The advent of talking motion pictures threw  a monkey wrench into the industry; all sorts of changes began to occur.  Stars like Vilma Banky, Karl Dane and Emil Jannings were let go because their European accents were impossible to understand.  Others, like top-flight stars Clara Bow and Norma Talmadge with their heavy Brooklyn “toidy-toid-and-toid” patois simply could not make it in the talkies. 

Pronunciation aside, MGM head Louis B. Mayer had another problem with William Haines; one which had nothing to do with his pronunciation.  Meyer told Haines, (the first proudly self-outed actor in Hollywood), know in no uncertain terms that if he were to continue earning his millions, he would first have to part company with Jimmy Shields (whom he had been with, by this time for nearly a decade) and enter into a “Lavendar” marriage . . . one with a woman, for the sake of publicity.  Haines refused Mayer’s ultimatum,  thereby forsaking his movie career for the man he loved.  Mayer was one problem for Haines; the other was the Hays Production Code, which in 1930, imposed a set of “moral” guidelines that actors were commanded to obey. One was an absolute  prohibition on "homosexual behavior" - both onscreen and off. At the peak of his stardom, Haines was able to have the clause removed from his contract and continue acting. But when several of his movies didn’t perform well at the box office, - including the overtly “swishy” 1930 film Way Out West, there was mounting pressure to conform.

Winfield House

A few years before being dropped by MGM, Haines had become part-owner of an antiques store on La Brea Avenue. He had an excellent eye and his home at 1712 Stanley Ave. (called the "Haines Castle)  was a designer showcase. He was best friends with Joan Crawford (whom he had nicknamed “Raspberries”)  and welcomed into the inner circle of William Randolph Hearst and Marion Davies, attending their famous parties in San Simeon.  Thanks to these and many other connections, Haines became Hollywood’s most in-demand decorator. Crawford was one of his first clients, followed by Tallulah Bankhead, Jack Warner, Betsy Bloomingdale, and, as mentioned above, director George Cukor. Without question, the pinnacle of Billy and Jimmy’s decorating career was their 1968 redecorating of Winfield House, the lavish residence of America’s Ambassador to the Court of St. James . . . who at the time was publishing magnate Walter Annenberg.

— Provided data —
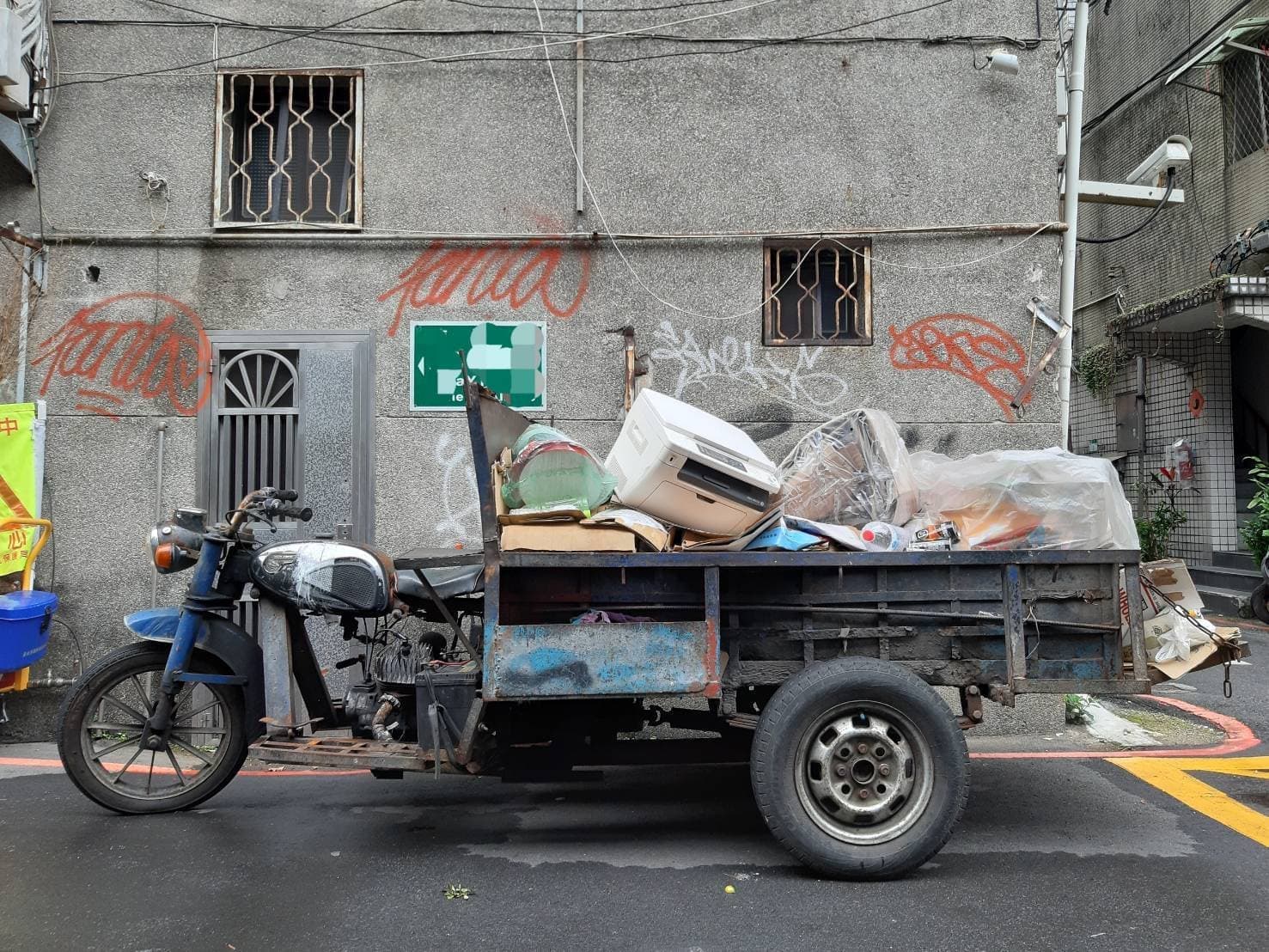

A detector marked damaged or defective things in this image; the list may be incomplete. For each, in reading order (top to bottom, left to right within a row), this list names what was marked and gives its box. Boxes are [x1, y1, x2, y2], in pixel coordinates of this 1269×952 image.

rusty metal frame [211, 69, 363, 230]
rusty metal frame [761, 238, 873, 347]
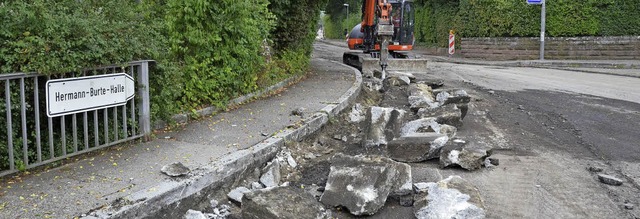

— Required work —
1 – Summarize the William Haines passage in two sentences.
2 – Reproduce the William Haines passage from "The advent of" up to and including "in the talkies.".
3 – Answer these questions from the William Haines passage:
(a) In what year did the Hays Production Code impose its "moral" guidelines?
(b) On which avenue was the antiques store that Haines part-owned?
(c) What nickname did Haines give Joan Crawford?
The listing has no connection to the text.

— Solution set —
1 – William Haines refused MGM head Louis B. Mayer's ultimatum to leave Jimmy Shields and enter a marriage with a woman for publicity, giving up his movie career for the man he loved. Having become part-owner of an antiques store, he went on to be Hollywood's most in-demand decorator, and the high point of his and Jimmy's decorating career was their 1968 redecorating of Winfield House for Ambassador Walter Annenberg.

2 –
The advent of talking motion pictures threw  a monkey wrench into the industry; all sorts of changes began to occur.  Stars like Vilma Banky, Karl Dane and Emil Jannings were let go because their European accents were impossible to understand.  Others, like top-flight stars Clara Bow and Norma Talmadge with their heavy Brooklyn “toidy-toid-and-toid” patois simply could not make it in the talkies.

3 –
(a) 1930
(b) La Brea Avenue
(c) "Raspberries"